The job of monitoring how much grain is wasted by the thresher by being discharged with the chaff and straw used to require going behind the machine to check. Yield monitors work like a microphone, registering an electrical impulse caused by grains impacting a plate. A meter in the operator's cab displays the relative amount of grain loss proportional to speed.
Measuring the amount of yield (bushels per acre or tonnes per hectare) has become increasingly important, particularly when real-time measurement can help determine which areas of a field are more or less productive. These variations can often be remediated with variable crop inputs. Yield is determined by measuring the amount of grain harvested in relation to the area covered.
Cameras placed at strategic points on the machine can eliminate some of the guesswork for the operator.
The advent of GPS and GIS technologies has made it possible to create field maps, which can assist in navigation, and in the preparation of yield maps, which show which parts of the field are more productive.
While all combines aim to achieve the same result, each machine can be classified based on its general throughput which is based upon the rated horsepower rating of the combine. Currently combine classifications, as defined by Association of Equipment Manufacturers (AEM) are as follows:
While this classification is current, the classes themselves have and will evolve over time. For instance, a class 7 (VII) combine in the year 1980 would only have boasted 270 horsepower and been one of the largest machines available in the world at that time but in the 21st century the same machine would be considered small.

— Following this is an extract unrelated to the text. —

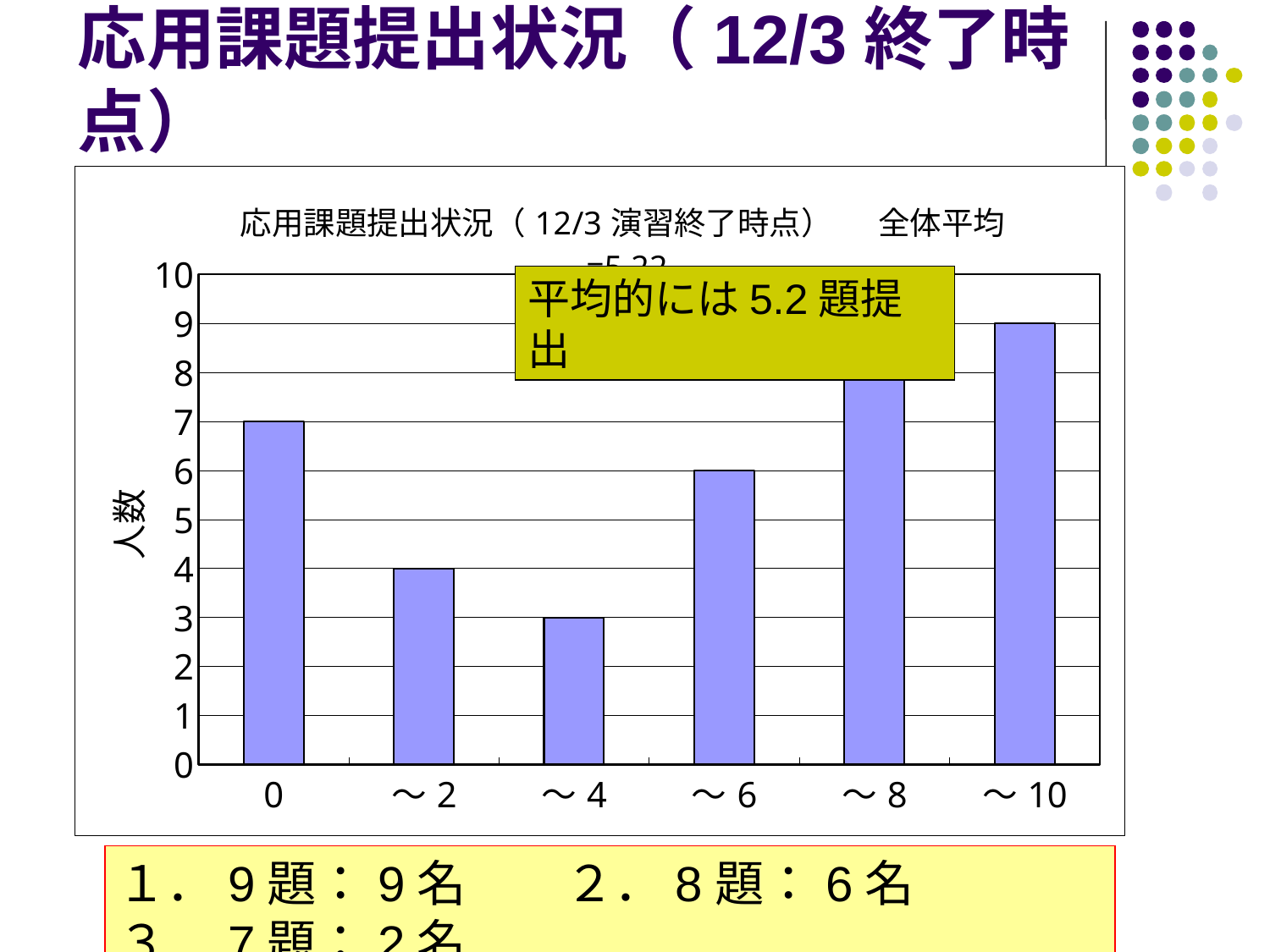
Which is larger, the value for ～2 or the value for ～6? ～6 What is the value (人数) for the category 0? 7 Which category has the highest value? ～10 How many categories are shown on the x axis? 6 What is the value (人数) for the category ～10? 9 What is the value (人数) for the category ～6? 6 What is the difference between the values for 0 and ～4? 4 Which category has the lowest value? ～4 What is the value (人数) for the category ～4? 3 Is the value for ～8 greater or less than 7? greater What is the value (人数) for the category ～2? 4 What kind of chart is shown on the slide? bar chart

Grain combine fires are responsible for millions of dollars of loss each year. Fires usually start near the engine where dust and dry crop debris accumulate. Fires can also start when heat is introduced by bearings or gearboxes that have failed. From 1984 to 2000, 695 major grain combine fires were reported to U.S. local fire departments. Dragging chains to reduce static electricity was one method employed for preventing harvester fires, but it is not yet clear what if any role static electricity plays in causing harvester fires. The application of the appropriate synthetic greases will reduce the friction experienced at crucial points, i.e. chains, sprockets and gear boxes, compared to petroleum based lubricants. Engines with synthetic lubricants will also remain significantly cooler during operation.